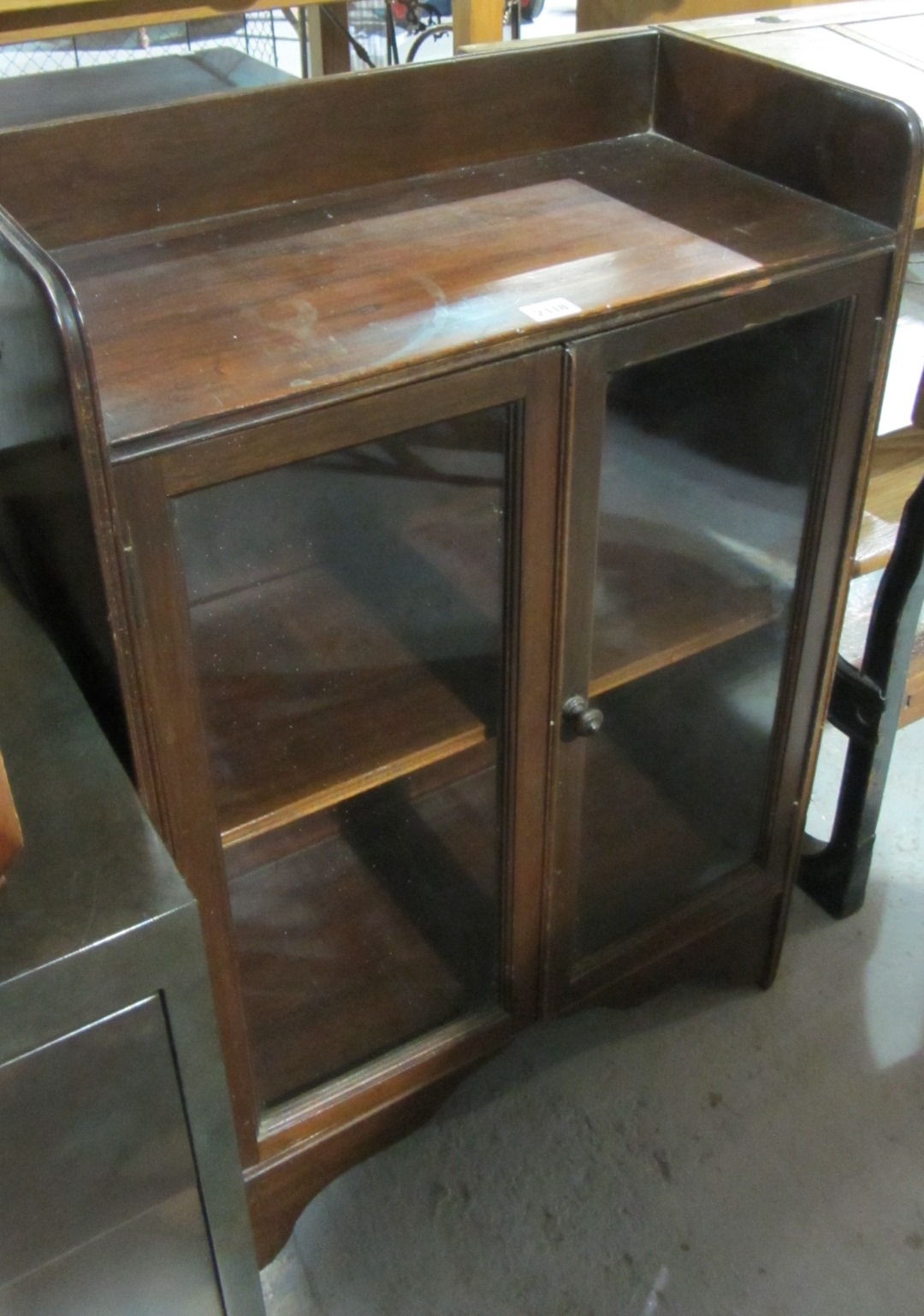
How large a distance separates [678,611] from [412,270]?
1.35ft

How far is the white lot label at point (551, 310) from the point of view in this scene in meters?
0.84

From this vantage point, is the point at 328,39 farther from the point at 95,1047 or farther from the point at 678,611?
the point at 95,1047

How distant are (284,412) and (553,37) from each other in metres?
0.60

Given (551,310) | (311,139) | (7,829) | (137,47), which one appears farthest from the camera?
(137,47)

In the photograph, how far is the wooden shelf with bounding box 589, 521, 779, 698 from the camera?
1062mm

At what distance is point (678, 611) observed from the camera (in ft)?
3.73

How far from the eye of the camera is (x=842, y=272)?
0.96 meters

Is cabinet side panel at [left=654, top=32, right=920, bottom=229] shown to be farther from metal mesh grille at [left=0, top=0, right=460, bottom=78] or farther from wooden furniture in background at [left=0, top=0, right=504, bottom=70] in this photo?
metal mesh grille at [left=0, top=0, right=460, bottom=78]

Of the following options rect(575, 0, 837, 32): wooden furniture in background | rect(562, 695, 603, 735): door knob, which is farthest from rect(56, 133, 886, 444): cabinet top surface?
rect(575, 0, 837, 32): wooden furniture in background

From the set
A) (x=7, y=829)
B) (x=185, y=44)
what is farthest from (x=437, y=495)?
(x=185, y=44)

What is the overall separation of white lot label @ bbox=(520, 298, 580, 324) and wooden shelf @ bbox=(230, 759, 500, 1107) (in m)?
0.40

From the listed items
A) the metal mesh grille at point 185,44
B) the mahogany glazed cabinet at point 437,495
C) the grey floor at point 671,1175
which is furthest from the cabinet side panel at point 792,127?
the metal mesh grille at point 185,44

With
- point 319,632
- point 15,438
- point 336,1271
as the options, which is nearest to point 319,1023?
point 336,1271

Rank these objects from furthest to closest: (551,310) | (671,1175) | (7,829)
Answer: (671,1175)
(551,310)
(7,829)
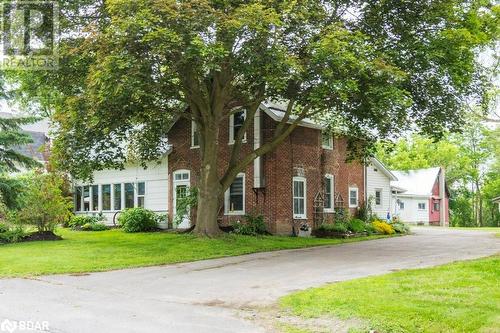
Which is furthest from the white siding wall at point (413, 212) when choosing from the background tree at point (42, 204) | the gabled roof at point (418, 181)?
the background tree at point (42, 204)

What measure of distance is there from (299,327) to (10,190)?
16601mm

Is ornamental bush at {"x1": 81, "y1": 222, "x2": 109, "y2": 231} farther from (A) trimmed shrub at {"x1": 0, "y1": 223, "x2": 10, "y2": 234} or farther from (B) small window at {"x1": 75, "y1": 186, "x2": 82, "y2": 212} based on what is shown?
(A) trimmed shrub at {"x1": 0, "y1": 223, "x2": 10, "y2": 234}

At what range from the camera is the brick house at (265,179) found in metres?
24.1

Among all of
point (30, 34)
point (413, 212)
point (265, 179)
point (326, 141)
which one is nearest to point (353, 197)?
point (326, 141)

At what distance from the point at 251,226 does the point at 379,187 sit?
12.6 m

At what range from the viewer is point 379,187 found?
108 feet

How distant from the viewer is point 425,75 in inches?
734

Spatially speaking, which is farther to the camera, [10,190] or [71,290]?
[10,190]

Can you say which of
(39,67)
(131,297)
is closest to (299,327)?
(131,297)

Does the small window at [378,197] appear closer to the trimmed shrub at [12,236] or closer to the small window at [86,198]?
the small window at [86,198]

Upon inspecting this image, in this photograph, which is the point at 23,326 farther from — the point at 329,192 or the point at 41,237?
the point at 329,192

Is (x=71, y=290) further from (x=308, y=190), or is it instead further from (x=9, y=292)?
(x=308, y=190)

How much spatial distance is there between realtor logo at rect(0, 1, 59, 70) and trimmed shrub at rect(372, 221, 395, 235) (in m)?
17.2

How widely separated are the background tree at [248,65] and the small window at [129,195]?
9169 millimetres
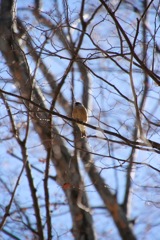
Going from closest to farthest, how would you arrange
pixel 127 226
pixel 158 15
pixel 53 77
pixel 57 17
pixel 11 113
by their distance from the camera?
pixel 158 15, pixel 57 17, pixel 11 113, pixel 53 77, pixel 127 226

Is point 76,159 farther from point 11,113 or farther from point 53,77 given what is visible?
point 11,113

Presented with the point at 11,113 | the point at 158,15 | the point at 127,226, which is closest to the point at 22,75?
the point at 11,113

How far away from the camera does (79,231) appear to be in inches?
205

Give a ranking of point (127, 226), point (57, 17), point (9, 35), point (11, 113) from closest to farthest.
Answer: point (57, 17) → point (11, 113) → point (9, 35) → point (127, 226)

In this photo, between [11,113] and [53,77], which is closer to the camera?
[11,113]

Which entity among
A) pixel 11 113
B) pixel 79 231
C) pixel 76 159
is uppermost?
pixel 76 159

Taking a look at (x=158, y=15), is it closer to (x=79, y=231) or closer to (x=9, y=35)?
(x=9, y=35)

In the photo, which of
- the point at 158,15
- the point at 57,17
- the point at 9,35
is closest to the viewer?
the point at 158,15

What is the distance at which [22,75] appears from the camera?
15.2ft

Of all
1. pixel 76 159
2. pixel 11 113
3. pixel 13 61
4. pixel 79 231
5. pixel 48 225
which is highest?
pixel 13 61

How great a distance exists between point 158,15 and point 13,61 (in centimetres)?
189

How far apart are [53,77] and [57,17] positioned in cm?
123

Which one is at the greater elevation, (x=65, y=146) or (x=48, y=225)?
(x=65, y=146)

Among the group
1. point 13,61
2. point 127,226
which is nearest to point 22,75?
point 13,61
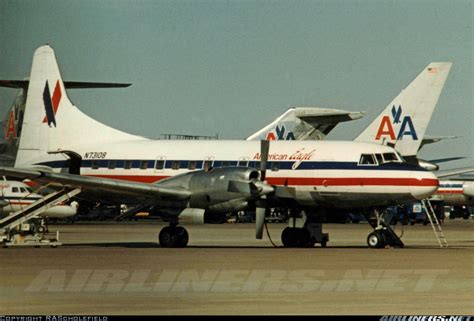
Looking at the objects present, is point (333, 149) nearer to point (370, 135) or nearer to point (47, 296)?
point (370, 135)

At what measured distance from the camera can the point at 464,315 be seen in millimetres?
15133

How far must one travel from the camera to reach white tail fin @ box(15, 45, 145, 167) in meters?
38.3

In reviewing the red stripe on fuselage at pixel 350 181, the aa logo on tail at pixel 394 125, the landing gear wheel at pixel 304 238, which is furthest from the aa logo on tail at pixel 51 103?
the aa logo on tail at pixel 394 125

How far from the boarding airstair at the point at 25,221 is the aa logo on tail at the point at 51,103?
18.7 feet

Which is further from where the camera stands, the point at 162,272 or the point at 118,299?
the point at 162,272

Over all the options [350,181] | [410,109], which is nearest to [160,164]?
[350,181]

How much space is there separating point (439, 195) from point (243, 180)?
56208 mm

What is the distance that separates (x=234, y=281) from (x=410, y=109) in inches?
930

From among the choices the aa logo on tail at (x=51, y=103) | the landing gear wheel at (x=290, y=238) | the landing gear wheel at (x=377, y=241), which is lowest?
the landing gear wheel at (x=290, y=238)

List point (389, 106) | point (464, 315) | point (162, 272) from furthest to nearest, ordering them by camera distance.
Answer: point (389, 106), point (162, 272), point (464, 315)

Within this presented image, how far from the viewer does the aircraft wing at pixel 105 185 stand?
3133 cm

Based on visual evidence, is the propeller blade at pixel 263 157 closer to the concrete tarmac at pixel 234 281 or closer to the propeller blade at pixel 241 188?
the propeller blade at pixel 241 188

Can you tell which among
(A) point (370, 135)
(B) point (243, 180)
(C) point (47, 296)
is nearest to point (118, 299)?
(C) point (47, 296)

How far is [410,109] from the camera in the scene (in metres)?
42.1
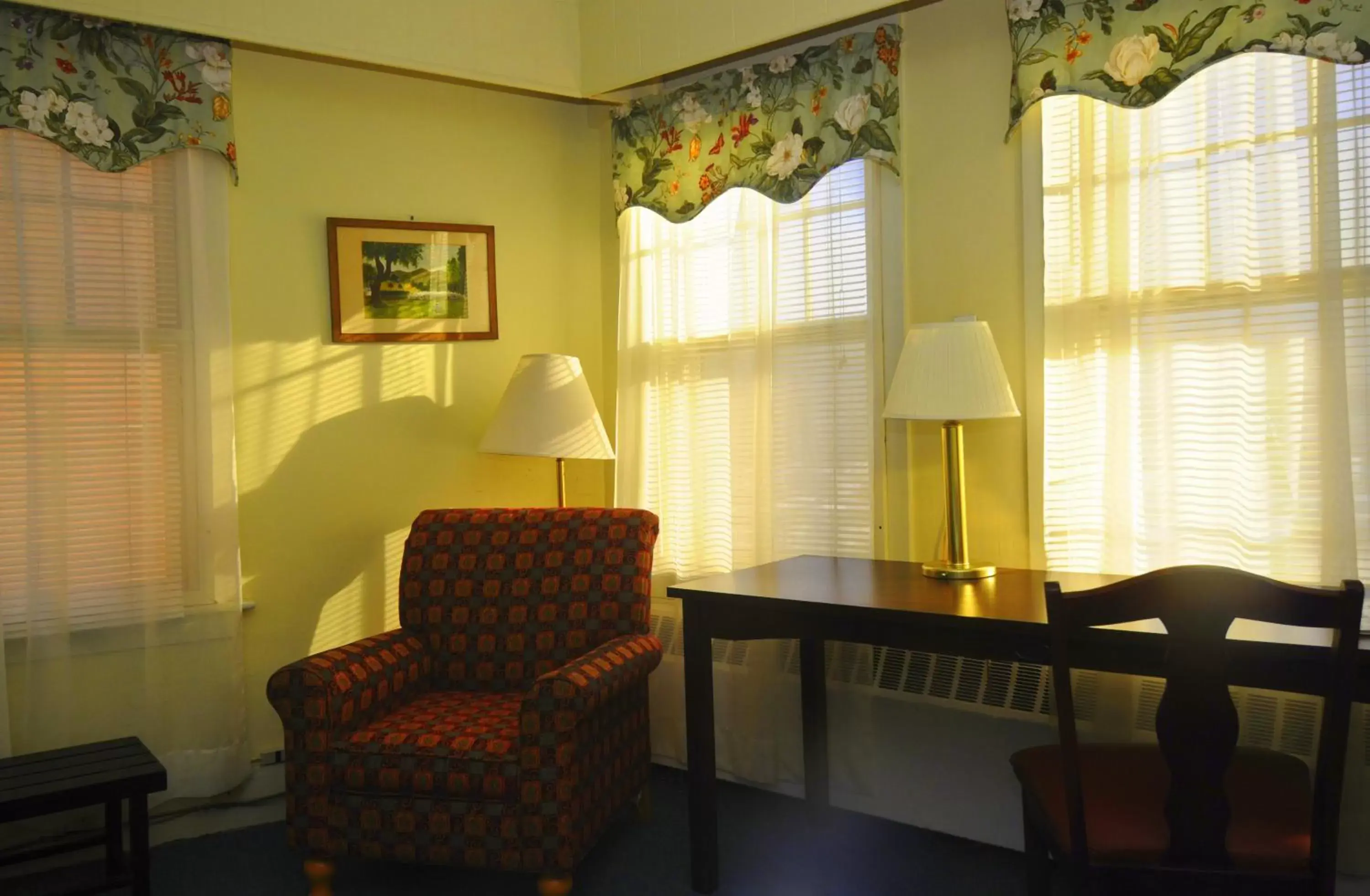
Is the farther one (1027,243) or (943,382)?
(1027,243)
■ ■ ■ ■
* Set problem:
Reproduce every row above word for word, without the pictures.

* Solution to the problem:
How large a distance separates [678,611] from [412,270]?
1.35ft

How far is the white lot label at point (551, 310) from the point of view in this scene in meters?
0.84

From this vantage point, is the point at 328,39 farther from the point at 95,1047 or farther from the point at 678,611?
the point at 95,1047

How distant are (284,412) and (553,37) from each other in metres?
0.60

Given (551,310) | (311,139) | (7,829) | (137,47), which one appears farthest from the camera?
(137,47)

In the photograph, how far is the wooden shelf with bounding box 589, 521, 779, 698 from the camera?
1062mm

At what distance is point (678, 611) observed from the camera (in ft)?
3.73

How far from the eye of the camera is (x=842, y=272)?
0.96 meters

Is cabinet side panel at [left=654, top=32, right=920, bottom=229] shown to be farther from metal mesh grille at [left=0, top=0, right=460, bottom=78] or farther from wooden furniture in background at [left=0, top=0, right=504, bottom=70] in this photo?
metal mesh grille at [left=0, top=0, right=460, bottom=78]

Of the following options rect(575, 0, 837, 32): wooden furniture in background | rect(562, 695, 603, 735): door knob, which is farthest from rect(56, 133, 886, 444): cabinet top surface?
rect(575, 0, 837, 32): wooden furniture in background

From the set
A) (x=7, y=829)
B) (x=185, y=44)
what is farthest from (x=437, y=495)?
(x=185, y=44)

What is the overall separation of white lot label @ bbox=(520, 298, 580, 324) and wooden shelf @ bbox=(230, 759, 500, 1107) (in m)?
0.40

From the listed items
A) the metal mesh grille at point 185,44
B) the mahogany glazed cabinet at point 437,495
C) the grey floor at point 671,1175
which is furthest from the cabinet side panel at point 792,127?
the metal mesh grille at point 185,44

With
- point 319,632
- point 15,438
- point 336,1271
as the options, which is nearest to point 319,1023?
point 336,1271

Rank these objects from furthest to closest: (551,310) | (671,1175) | (7,829)
Answer: (671,1175)
(551,310)
(7,829)
Which is furthest from the white siding wall at point (413, 212) when choosing from the background tree at point (42, 204) | the gabled roof at point (418, 181)?
the background tree at point (42, 204)

What measure of distance is there from (299,327) to (10,190)?
16601mm

Is ornamental bush at {"x1": 81, "y1": 222, "x2": 109, "y2": 231} farther from (A) trimmed shrub at {"x1": 0, "y1": 223, "x2": 10, "y2": 234} or farther from (B) small window at {"x1": 75, "y1": 186, "x2": 82, "y2": 212} based on what is shown?
(A) trimmed shrub at {"x1": 0, "y1": 223, "x2": 10, "y2": 234}

At what range from the camera is the brick house at (265,179) found in metres?
24.1

Among all of
point (30, 34)
point (413, 212)
point (265, 179)
point (326, 141)
which one is nearest to point (353, 197)?
point (326, 141)

At what distance from the point at 251,226 does the point at 379,187 sit?
12.6 m

At what range from the viewer is point 379,187 found?
108 feet

How distant from the viewer is point 425,75 in inches?
734

Spatially speaking, which is farther to the camera, [10,190] or [71,290]?
[10,190]

Can you say which of
(39,67)
(131,297)
is closest to (299,327)?
(131,297)

Does the small window at [378,197] appear closer to the trimmed shrub at [12,236] or closer to the small window at [86,198]?
the small window at [86,198]

Upon inspecting this image, in this photograph, which is the point at 23,326 farther from — the point at 329,192 or the point at 41,237?
the point at 329,192

Is (x=71, y=290) further from (x=308, y=190), or is it instead further from (x=9, y=292)?
(x=308, y=190)

How much spatial distance is there between realtor logo at rect(0, 1, 59, 70) and trimmed shrub at rect(372, 221, 395, 235) (in m)?
17.2

How widely separated are the background tree at [248,65] and the small window at [129,195]?
9169 millimetres
Going from closest to farthest, how would you arrange
pixel 127 226
pixel 158 15
pixel 53 77
pixel 57 17
pixel 11 113
by their distance from the camera?
pixel 158 15, pixel 57 17, pixel 11 113, pixel 53 77, pixel 127 226

Is point 76,159 farther from point 11,113 or farther from point 53,77 given what is visible?
point 11,113

Presented with the point at 11,113 | the point at 158,15 | the point at 127,226, which is closest to the point at 22,75?
the point at 11,113

How far away from the camera does (79,231) appear to be in inches?
205

Give a ranking of point (127, 226), point (57, 17), point (9, 35), point (11, 113) from closest to farthest.
Answer: point (57, 17) → point (11, 113) → point (9, 35) → point (127, 226)

In this photo, between [11,113] and [53,77], which is closer to the camera?
[11,113]

Which entity among
A) pixel 11 113
B) pixel 79 231
C) pixel 76 159
is uppermost?
pixel 76 159

Taking a look at (x=158, y=15), is it closer to (x=79, y=231) or closer to (x=9, y=35)?
(x=9, y=35)

In the photo, which of
- the point at 158,15
- the point at 57,17
- the point at 9,35
is closest to the viewer?
the point at 158,15

What is the distance at which [22,75] appears from the camera?
15.2ft

Of all
1. pixel 76 159
2. pixel 11 113
3. pixel 13 61
4. pixel 79 231
5. pixel 48 225
which is highest?
pixel 13 61

How great a distance exists between point 158,15 and point 13,61 (in centimetres)?
189

How far apart are [53,77] and [57,17] positioned in cm?
123

Which one is at the greater elevation, (x=65, y=146) or (x=48, y=225)?
(x=65, y=146)

Among the group
1. point 13,61
2. point 127,226
which is nearest to point 22,75?
point 13,61
Looking at the objects present, is point (333, 149) nearer to point (370, 135) or nearer to point (47, 296)?
point (370, 135)

At what measured distance from the camera can the point at 464,315 be seen in millimetres?
15133

How far must one travel from the camera to reach white tail fin @ box(15, 45, 145, 167) in meters?
38.3

In reviewing the red stripe on fuselage at pixel 350 181, the aa logo on tail at pixel 394 125, the landing gear wheel at pixel 304 238, which is furthest from the aa logo on tail at pixel 51 103?
the aa logo on tail at pixel 394 125

How far from the boarding airstair at the point at 25,221 is the aa logo on tail at the point at 51,103?
18.7 feet

Which is further from where the camera stands, the point at 162,272 or the point at 118,299?
the point at 162,272

Over all the options [350,181] | [410,109], which is nearest to [160,164]?
[350,181]

How much space is there separating point (439, 195) from point (243, 180)?
56208 mm

What is the distance that separates (x=234, y=281) from (x=410, y=109) in inches?
930

From among the choices the aa logo on tail at (x=51, y=103) | the landing gear wheel at (x=290, y=238) | the landing gear wheel at (x=377, y=241), which is lowest?
the landing gear wheel at (x=290, y=238)

List point (389, 106) | point (464, 315) | point (162, 272) from furthest to nearest, ordering them by camera distance.
Answer: point (389, 106), point (162, 272), point (464, 315)

Within this presented image, how far from the viewer does the aircraft wing at pixel 105 185 stand?
3133 cm

Based on visual evidence, is the propeller blade at pixel 263 157 closer to the concrete tarmac at pixel 234 281 or closer to the propeller blade at pixel 241 188?
the propeller blade at pixel 241 188

Can you tell which among
(A) point (370, 135)
(B) point (243, 180)
(C) point (47, 296)
is nearest to point (118, 299)?
(C) point (47, 296)

How far is [410,109] from the camera in the scene (in metres)?
42.1
Is the farther one (1027,243) or (943,382)?
(1027,243)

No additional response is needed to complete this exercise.